O cristianismo surge desde então como uma nova etapa do desenvolvimento do espírito, rumo a um autêntico universalismo, fundado na valorização do sofrimento interior. “A miséria externa tem que se tornar a dor do homem em si mesmo: ele precisa se sentir como o negativo de si mesmo; ele precisa reconhecer que o seu infortúnio é o infortúnio de sua natureza, que ele é, em si mesmo, a separação e o rompimento.” A narrativa do pecado original, presente no velho testamento, é a história acerca de como o homem rompeu com Deus, tendo que pagar com o suor de seu rosto, trabalhando, e a mulher, com as dores do parto.

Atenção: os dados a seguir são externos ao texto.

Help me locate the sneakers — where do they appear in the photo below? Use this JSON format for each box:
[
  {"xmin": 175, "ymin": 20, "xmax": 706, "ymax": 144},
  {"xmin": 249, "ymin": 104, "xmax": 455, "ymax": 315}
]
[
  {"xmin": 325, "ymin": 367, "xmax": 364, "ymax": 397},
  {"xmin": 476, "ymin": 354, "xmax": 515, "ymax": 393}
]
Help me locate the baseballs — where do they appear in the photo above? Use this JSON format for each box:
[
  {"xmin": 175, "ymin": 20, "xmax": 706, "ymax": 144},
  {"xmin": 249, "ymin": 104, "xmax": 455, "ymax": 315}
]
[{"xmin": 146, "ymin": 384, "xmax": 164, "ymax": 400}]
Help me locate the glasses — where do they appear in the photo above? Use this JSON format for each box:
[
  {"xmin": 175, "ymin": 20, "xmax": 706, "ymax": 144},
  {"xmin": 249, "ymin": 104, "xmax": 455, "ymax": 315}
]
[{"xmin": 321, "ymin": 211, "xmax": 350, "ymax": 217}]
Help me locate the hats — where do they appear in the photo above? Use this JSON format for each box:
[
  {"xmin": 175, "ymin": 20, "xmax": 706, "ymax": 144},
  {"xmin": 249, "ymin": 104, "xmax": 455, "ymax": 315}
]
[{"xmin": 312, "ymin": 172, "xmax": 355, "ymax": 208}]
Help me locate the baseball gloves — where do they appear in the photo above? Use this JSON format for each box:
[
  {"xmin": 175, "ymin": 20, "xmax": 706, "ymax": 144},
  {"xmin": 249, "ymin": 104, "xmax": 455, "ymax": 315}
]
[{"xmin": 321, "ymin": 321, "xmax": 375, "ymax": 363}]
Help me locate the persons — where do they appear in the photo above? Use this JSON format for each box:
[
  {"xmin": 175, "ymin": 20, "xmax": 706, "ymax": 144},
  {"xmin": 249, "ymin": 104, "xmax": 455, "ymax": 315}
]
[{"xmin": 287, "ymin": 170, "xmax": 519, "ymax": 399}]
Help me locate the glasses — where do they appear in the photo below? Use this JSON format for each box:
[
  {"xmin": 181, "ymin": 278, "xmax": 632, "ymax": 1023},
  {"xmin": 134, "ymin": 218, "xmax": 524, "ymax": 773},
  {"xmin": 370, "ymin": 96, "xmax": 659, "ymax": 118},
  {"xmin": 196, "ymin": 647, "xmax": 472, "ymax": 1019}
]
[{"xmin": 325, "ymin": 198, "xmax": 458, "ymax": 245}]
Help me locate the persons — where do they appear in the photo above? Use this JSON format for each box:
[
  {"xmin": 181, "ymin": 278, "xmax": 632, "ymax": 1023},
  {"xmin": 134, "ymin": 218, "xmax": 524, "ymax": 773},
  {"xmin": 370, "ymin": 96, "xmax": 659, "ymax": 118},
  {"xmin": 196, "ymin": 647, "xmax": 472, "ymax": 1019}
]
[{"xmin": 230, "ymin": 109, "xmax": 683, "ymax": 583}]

É a história, portanto, de como o gênero humano passa a se reconhecer na sua miséria.

Contudo, é exatamente por essa via, a do infortúnio, que uma reconciliação, de nível superior, com o absoluto divino, é tornada possível. É o que faz de Cristo na cruz algo além de um evento histórico contingente, mas a expressão do nascimento de uma idéia original, de um novo momento do espírito onde ele se acha mais próximo de si mesmo. Afinal, “não é a vida mais do que a comida? E o corpo, mais do que as vestes?”. Na miséria, o homem percebe que quem realmente o sustenta não é outro senão o Pai celeste. Nesse sentido, a aflição é nosso único tesouro, do qual nunca temos o bastante. Essa é a chave do verdadeiro universalismo.

Nota 5# [16/07/2013]

Uma das questões tratadas nessa reunião do Círculo foi a relação entre uma ideia criada que se torna autônoma e seus criadores. A religião seria um caso exemplar desse tipo de relação: embora deus seja uma criação humana e não exista de fato, ele possui uma capacidade de determinar os religiosos de modo autônomo. Não basta que os religiosos digam que sua religião é apenas um conto de fadas, pois deus continua “existindo” e determinando suas atividades cotidianas. Pelo que pude compreender, Feuerbach e Marx não deram conta de explicar completamente esse fenômeno, pois alegavam que a ideia não era suficientemente autônoma a ponto de determinar os indivíduos mais do que os indivíduos a determinam. O conceito de sujeito suposto saber de Zizek parece dar conta desse processo. Embora as pessoas não acreditem diretamente em algo, sua crença é “terceirizada”, ela é atribuída ao outro. Isso não afeta de modo algum como a ideia (a qual não se acredita diretamente, mas por meio de outra pessoa) determina o indivíduo “descrente”. A crença continua existindo na efetividade social, embora ela não exista diretamente; isto é, ninguém acredita diretamente e profundamente em algo, há sempre um outro a quem atribuímos nossas crenças.